The use of wood burning fireplaces requires a series of rules, and as long as you follow these rules, you can use wood as as safely as electricity, gas or gasoline.
1. Must be installed by a professional
2. The chimney must be cleaned regularly by professionals
3.The used firewood must meet the burning standard
4. Try to choose a high-efficiency fireplace
The fireplace has been used in the West for hundreds of years and is still alive. It reflects the powerful charm and vitality of the fireplace culture. On the other hand, it is also inextricably linked with the strict laws and regulations concerning the installation, use, maintenance and fuel supply of fireplaces in Europe and the United States. These regulations are very complicated and detailed, and they involve a wide range of issues.
First of all, installing a fireplace is a very specialized job that must be handled by a professional. The procedures for installing fireplaces in Europe and the United States often have dozens of pages of paper. In the UK, the so-called professionals refer to installers who have obtained the HEATAS certification and are NFI certified in the United States.
Secondly, depending on the frequency and intensity of the fireplace, the fireplace and chimney must be cleaned 1 or 2 times a year, and must also be operated by a professional chimney sweeper (in the UK to obtain HETAS certification, in the United States to obtain CSIA certification before the chimney Cleaning work). Cleaning can remove the wood guttatta attached to the inner wall of the chimney and other foreign objects that may block the chimney, such as bird nests. Lignite is the main culprit in the fire of the chimney, and its formation is related to various factors such as the moisture content of the wood, the habit of using the fireplace, the layout of the flue, and the insulation of the chimney. In any case, at least one professional fireplace and chimney sweep every year will ensure you stay away from the danger of fire.

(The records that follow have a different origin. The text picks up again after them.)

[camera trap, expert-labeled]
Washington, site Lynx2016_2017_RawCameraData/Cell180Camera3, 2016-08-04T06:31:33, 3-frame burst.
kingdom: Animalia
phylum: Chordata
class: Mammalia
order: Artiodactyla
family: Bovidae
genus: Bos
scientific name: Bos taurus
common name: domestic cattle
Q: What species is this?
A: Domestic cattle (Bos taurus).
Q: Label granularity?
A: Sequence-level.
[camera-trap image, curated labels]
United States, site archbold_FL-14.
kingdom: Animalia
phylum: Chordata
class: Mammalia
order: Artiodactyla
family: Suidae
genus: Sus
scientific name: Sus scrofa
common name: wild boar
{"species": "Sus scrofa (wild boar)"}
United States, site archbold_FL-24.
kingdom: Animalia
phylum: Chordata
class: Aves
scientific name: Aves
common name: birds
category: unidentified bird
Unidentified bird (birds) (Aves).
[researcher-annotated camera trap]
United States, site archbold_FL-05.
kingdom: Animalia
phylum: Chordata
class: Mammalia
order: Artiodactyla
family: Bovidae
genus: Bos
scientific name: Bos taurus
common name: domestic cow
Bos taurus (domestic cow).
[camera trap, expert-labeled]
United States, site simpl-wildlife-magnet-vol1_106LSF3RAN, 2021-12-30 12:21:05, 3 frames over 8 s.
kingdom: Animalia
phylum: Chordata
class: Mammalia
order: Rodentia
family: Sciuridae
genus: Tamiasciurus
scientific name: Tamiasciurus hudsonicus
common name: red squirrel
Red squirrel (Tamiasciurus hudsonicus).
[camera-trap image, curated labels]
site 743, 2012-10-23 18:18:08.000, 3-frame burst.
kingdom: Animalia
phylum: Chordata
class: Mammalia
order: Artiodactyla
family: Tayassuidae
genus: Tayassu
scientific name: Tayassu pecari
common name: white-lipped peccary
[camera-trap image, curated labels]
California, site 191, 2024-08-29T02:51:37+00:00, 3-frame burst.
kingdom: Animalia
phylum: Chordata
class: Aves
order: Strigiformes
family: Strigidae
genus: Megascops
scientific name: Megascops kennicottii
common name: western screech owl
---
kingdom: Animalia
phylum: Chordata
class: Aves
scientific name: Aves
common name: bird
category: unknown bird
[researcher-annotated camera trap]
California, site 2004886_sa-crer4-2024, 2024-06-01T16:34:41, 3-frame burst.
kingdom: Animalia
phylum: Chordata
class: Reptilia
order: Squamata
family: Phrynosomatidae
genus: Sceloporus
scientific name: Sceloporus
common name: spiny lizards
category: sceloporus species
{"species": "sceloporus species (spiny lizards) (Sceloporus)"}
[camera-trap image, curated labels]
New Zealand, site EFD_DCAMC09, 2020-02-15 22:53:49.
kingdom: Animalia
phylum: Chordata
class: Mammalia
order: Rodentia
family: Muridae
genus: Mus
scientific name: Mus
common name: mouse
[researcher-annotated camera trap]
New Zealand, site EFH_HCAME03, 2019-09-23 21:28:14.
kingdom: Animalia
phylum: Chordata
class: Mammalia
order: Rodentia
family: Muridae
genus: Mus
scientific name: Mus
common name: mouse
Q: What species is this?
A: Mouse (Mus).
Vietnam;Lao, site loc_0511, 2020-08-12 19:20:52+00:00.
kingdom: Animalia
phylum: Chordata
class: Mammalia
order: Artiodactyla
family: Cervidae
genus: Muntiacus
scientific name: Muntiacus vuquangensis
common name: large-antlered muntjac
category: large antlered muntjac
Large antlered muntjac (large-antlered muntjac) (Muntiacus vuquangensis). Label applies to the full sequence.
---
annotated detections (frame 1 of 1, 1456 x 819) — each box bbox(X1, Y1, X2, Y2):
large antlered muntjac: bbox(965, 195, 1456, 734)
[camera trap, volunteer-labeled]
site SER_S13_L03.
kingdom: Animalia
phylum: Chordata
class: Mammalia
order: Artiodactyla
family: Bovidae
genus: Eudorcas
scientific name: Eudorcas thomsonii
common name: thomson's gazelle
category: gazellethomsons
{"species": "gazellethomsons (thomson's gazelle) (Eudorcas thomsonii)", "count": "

Thirdly, it is necessary to burn fully dried firewood. The so-called full drying refers to firewood with a water content less than 20%. Under natural circumstances, the felled firewood must be placed in a dry, ventilated environment for at least one year. Wood with a water content of more than 20% will inevitably produce wood guar when burned (as mentioned above, this is a flammable oily substance) and adhere to the inner wall of the chimney, which will increase the risk of fire . In addition, the wood that is not fully dried cannot release the heat it decomposes when it is burned, which greatly reduces the burning efficiency of the wood, which wastes money and pollutes the environment. A large amount of smoke is produced when burning wood with a high moisture content, which is the result of insufficient combustion of the wood. In addition, the following firewood cannot be burned: pine, cypress, eucalyptus, paulownia, sleepers, plywood or chemically treated wood.
Fourthly, if the fireplace is used in cities and suburbs, it must meet emission requirements. The UK is a DEFRA standard, the United States is an EPA standard, and non-compliant products are prohibited from being sold in cities. A fireplace that looks the same may have a larger of difference. The fireplaces currently sold in Europe and the United States are not ordinary stoves in our traditional impressions, but high-tech products using very advanced multi-point combustion theory. Traditional fireplaces have a combustion efficiency of less than 30%, and the efficiency of high-end fireplaces has reached 80% or higher now . This is an amazing advancement, knowing that few devices can use almost unprocessed renewables so efficiently. This high-efficiency fireplace can hardly see smoke from the cap on the job. The more efficient the furnace, the more it can burn wood, maximize the heat contained in wood, and effectively reduce emissions.